BAB I PENDAHULUAN
1. Latar Belakang Masalah
Beberapa tahun belakangan ini pasar modal telah menjadi perhatian banyak pihak khususnya masyarakat bisnis. Pasar modal merupakan media yang
sangat efektif untuk dapat menyalurkan dan menginvestasikan dana yang berdampak produktif dan menguntungkan bagi investor dalam bentuk saham atau
obligasi. Gejolak pasar modal mencerminkan perubahan perilaku investor dalam berinvestasi. Dalam kegiatan sehari-hari di pasar modal, kita seringkali
mendengar istilah nilai buku book value. Pertanyaan-pertanyaan yang berkaitan dengan book value sering kali dilontarkan pelaku pasar atau investor ketika
mendiskusikan tentang performance suatu perusahaan atau emiten. Seorang investor harus memiliki perencanaan investasi yang efektif agar
memperoleh keuntungan di pasar modal. Salah satu bentuk investasi yang dilakukan pemilik dana adalah membeli saham dengan harapan memperoleh
return yang paling optimal baik berupa dividen ataupun capital gain. Saham sebagai salah satu objek investasi yang paling diminati dalam perdagangan pasar
modal merupakan salah satu sekuritas yang mempunyai tingkat risiko cukup tinggi, yang tercermin dari ketidakpastian return yang akan diterima oleh investor
di masa depan Silalahi, 2011:4. Pertimbangan investor untuk membuat keputusan berinvestasi dalam
saham adalah informasi mengenai kondisi perusahaan. Suatu informasi dikatakan
informatif apabila informasi tersebut mampu memberikan kepercayaan dan keyakinan bagi para investor untuk melakukan investasi pada perusahaan. Analisa
laporan keuangan dibutuhkan investor untuk memahami informasi laporan keuangan. Analisa laporan keuangan didasarkan pada data keuangan historis yang
tujuan utamanya adalah memberi suatu indikasi kinerja perusahaan pada masa yang akan datang. Hubungan rasio laporan keuangan dengan harga saham
didasarkan pada asumsi bahwa rasio keuangan berguna bagi investor untuk memberikan informasi yang membantu dalam pengambilan keputusan investasi
yang tepat. Price to Book Value Ratio PBV yang digunakan untuk menilai harga
suatu saham dengan membandingkan harga pasar saham dengan nilai buku perusahaan book value. Rasio ini menunjukkan bagaimana suatu perusahaan
mampu menciptakan nilai perusahaan relatif terhadap jumlah modal yang diinvestasikan Syarifah, 2005:3. Semakin tinggi nilai PBV suatu perusahaan
berarti pasar percaya akan prospek perusahaan tersebut di masa yang akan datang. Hubungan antara harga pasar saham dengan nilai buku per lembar saham
dapat juga dipakai sebagai pendekatan alternatif untuk menentukan nilai suatu saham. Secara teoretis, nilai pasar suatu perusahaan haruslah mencerminkan nilai bukunya
Tandelilin, 2001:194. Price to Book Value Ratio merupakan alternatif untuk
menilai saham bagi perusahaan yang secara konsisten memberikan dividen kepada para pemegang saham. Besarnya dividen yang diberikan perusahaan di masa yang
akan datang sangat tergantung pada prospek pertumbuhan perusahaan. Semakin
tinggi tingkat pertumbuhan perusahaan maka semkin besar jumlah dividen yang diberikan perusahaan di masa yang akan datang.

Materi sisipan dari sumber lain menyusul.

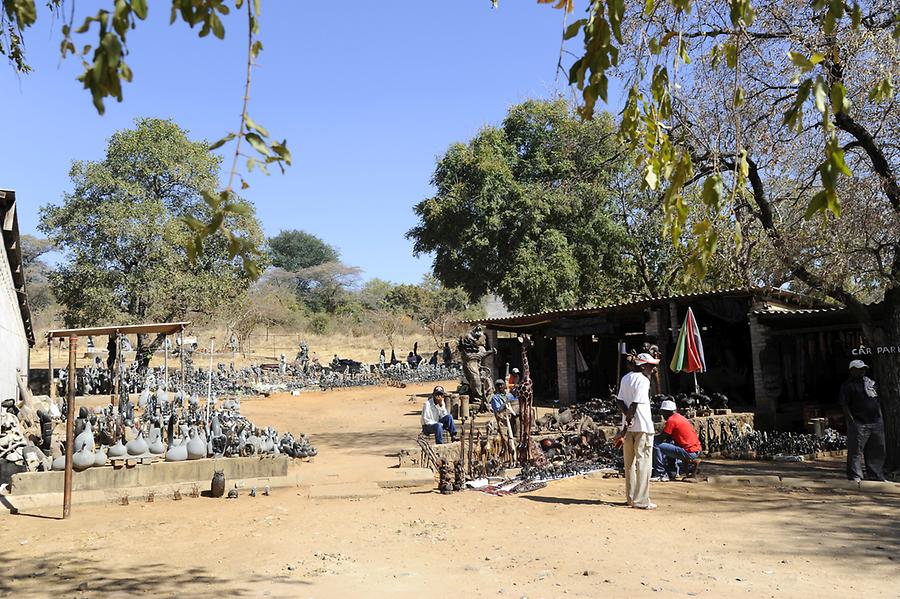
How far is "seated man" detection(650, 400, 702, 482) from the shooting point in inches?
385

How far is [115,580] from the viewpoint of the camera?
5.78 metres

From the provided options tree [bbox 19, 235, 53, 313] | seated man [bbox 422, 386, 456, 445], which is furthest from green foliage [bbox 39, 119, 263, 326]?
tree [bbox 19, 235, 53, 313]

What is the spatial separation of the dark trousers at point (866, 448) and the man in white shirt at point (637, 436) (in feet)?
9.68

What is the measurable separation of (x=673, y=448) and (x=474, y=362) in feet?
29.0

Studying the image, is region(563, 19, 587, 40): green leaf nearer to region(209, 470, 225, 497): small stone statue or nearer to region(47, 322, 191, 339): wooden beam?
region(209, 470, 225, 497): small stone statue

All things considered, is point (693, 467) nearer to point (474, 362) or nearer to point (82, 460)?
point (82, 460)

Salah satu perusahaan yang perkembangannya sangat bergantung pada modal yang diperoleh dari investor adalah perusahaan real estate dan properti.

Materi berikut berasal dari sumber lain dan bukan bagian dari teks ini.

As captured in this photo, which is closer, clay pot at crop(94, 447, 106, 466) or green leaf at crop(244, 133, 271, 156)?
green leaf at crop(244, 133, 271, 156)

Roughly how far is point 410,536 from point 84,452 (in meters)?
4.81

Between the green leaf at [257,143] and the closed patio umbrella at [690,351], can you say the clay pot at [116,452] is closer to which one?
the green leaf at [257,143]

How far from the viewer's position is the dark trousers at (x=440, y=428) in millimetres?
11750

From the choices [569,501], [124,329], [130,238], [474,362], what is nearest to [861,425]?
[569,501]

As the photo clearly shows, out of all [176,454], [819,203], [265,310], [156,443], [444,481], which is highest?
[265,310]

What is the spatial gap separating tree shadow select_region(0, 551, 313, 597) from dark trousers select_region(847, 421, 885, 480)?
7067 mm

Oleh karena itu, perusahaan real estate dan properti harus dapat menunjukkan kinerja dan kondisi perusahaan yang baik dan selalu bertumbuh atau berkembang,
sehingga investor percaya untuk tetap berinvestasi dan calon investor tertarik untuk menanamkan modalnya. Permintaan akan saham yang semakin tinggi akan
menaikkan harga saham. Harga saham meningkat berarti return saham juga mengalami peningkatan. Jika dibandingkan dengan jenis investasi lainnya, seperti
emas, suku bunga deposito, pasar uang, valuta asing, ataupun obligasi, saham masih lebih unggul menghasilkan keuntungan atau return bagi pemiliknya.
Menurut penelitian yang dilakukan oleh PT Finansial Bisnis Informasi FBI pada periode 28 Desember 2006, saham masuk sebagai urutan pertama yang
menghasilkan return paling tinggi selama periode 2001-2006 dengan return sebesar 338,47. Urutan kedua ditempati oleh emas dengan return sebesar
97,51 lalu diikuti oleh pasar uang pada urutan ketiga dengan return sebesar 72,39 dan menempati urutan keempat adalah deposito dengan return sebesar
58,41. Return saham selama tahun 2006-2008 mencapai 93,37 . Angka itu jauh di atas imbal hasil dari obligasi, pasar uang, emas, valuta asing, maupun suku
bung deposito. Bila suku bunga deposito rata-rata 18,91 per tahun, dalam tiga tahun instrument itu hanya menghasilkan keuntungan 56,74 . Melonjaknya
tingkat keuntungan investasi pada saham itu seiring dengan kenaikan Indeks Harga Saham Gabungan IHSG BEI yang mencapai 211,86
Bisnis real estate dan properti adalah bisnis yang dikenal memiliki karakteristik cepat berubah volatile, persaingan yang ketat, persisten, dan
kompleks. Kenaikan harga properti disebabkan karena harga tanah yang cenderung naik, supply tanah bersifat tetap sedangkan demand nya akan selalu
bertambah besar seiring dengan pertambahan jumlah penduduk serta bertambahnya kebutuhan manusia akan tempat tinggal, perkantoran, pusat
perbelanjaan, taman hiburan dan lain-lain. Sudah selayaknya apabila perusahaan pengembang mendapatkan keuntungan yang besar dari kenaikan harga properti
tersebut, dan dengan keuntungan yang diperoleh maka perusahaan pengembang dapat memperbaiki kinerja keuangannya sehingga dapat menaikkan harga saham.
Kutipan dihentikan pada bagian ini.